Don’t forget to let me have your news for next time.
The ultimate Role?
Hamlet is often cited as the biggest challenge for a young classical actor, but why?
It’s the size for starters – 357 speeches 1,507 lines and 11,563 words. Hamlet is by far the longest part in any of Shakespear’s 37 plays. Only Henry V has more to say but the 1,922 lines are stretched over 3 plays. King Lear the prize part for older actors has only half the lines of Hamlet.
And Still on Shakespeare
Did you know the connection between the Alexander Technique and Shakespeare? Read on ….
The Alexander Technique
Frederick Alexander was a Shakespearean actor who developed problems with his voice. After doctors informed him there was no physical cause, he carefully observed himself in multiple mirrors, and realised that he was needlessly stiffening his whole body in preparation to recite or speak. He used his observation to develop what is now known as the Alexander Technique: a form of education that enables us to overcome reactive, habitual limitations in movement and thinking.
The Death of the Extra
“Greedy casting agencies, new technology and Ricky Gervais have combined to kill off the professional extra”, said Ben Hoyle in The Times. Twenty years ago, about 1,500 actors in the UK made a living as “background artists” – the unsung stars of the screen , adding colour atmosphere and believability to everything from an intimate restaurant scene to the vast crowd shots in Ghandi. Nowadays as many as 50,000 “amateurs” are plying their trade in the British film and television industry, many of them drawn to the business by the popularity of the Ricky Gervais sitcom Extras. Established background artists complain that there simply isn’t enough work to go around.

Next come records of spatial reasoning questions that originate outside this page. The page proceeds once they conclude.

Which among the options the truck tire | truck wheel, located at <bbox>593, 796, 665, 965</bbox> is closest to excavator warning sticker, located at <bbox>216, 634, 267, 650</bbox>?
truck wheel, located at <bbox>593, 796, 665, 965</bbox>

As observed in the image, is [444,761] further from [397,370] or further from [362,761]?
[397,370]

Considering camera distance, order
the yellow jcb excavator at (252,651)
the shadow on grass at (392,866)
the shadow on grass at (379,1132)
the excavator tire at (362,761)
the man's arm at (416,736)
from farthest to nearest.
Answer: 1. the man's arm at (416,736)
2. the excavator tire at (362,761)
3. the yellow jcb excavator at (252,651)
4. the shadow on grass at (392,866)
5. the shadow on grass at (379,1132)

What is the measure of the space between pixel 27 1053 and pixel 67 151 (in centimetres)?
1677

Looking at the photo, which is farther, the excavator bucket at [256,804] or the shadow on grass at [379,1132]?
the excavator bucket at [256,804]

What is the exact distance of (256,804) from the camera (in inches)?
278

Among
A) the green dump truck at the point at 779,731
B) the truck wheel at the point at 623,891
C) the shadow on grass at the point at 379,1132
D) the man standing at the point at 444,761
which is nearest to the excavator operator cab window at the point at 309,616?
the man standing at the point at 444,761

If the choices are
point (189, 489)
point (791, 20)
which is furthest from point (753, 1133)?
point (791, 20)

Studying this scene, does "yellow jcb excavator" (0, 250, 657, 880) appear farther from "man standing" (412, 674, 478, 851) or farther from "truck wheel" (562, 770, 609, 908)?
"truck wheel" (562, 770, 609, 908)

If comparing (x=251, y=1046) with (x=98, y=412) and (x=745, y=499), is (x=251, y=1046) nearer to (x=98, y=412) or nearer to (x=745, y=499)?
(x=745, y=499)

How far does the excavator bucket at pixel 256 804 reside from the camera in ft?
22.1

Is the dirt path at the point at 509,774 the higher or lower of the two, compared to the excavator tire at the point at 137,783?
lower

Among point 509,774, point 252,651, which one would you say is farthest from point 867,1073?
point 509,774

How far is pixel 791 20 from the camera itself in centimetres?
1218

In the old days, said Hoyle, many of the background artists were trained actors who prided themselves on their ability to follow complex directions on set, often maintained their own wardrobes and upheld a strict code of etiquette that included never disturbing the lead actors. Today there are increasing complaints that the new generation pester stars for their autographs and even pose for souvenir photographs.
According to Paul Kirby, a veteran of more than 1,000 film and television productions, this is no laughing matter. “There’s real acting involved in being able to mime an uproarious conversation for a restaurant scene, or in playing a corpse, shallow breathing for a long time”.
To make matters worse, advances in technology now mean that Hollywood is hiring fewer and fewer extras. In the recent historical epics Troy, King Arthur and 300, for example, computers generated “virtual extras” to populate the dense crowd scenes. Humans didn’t get a look in.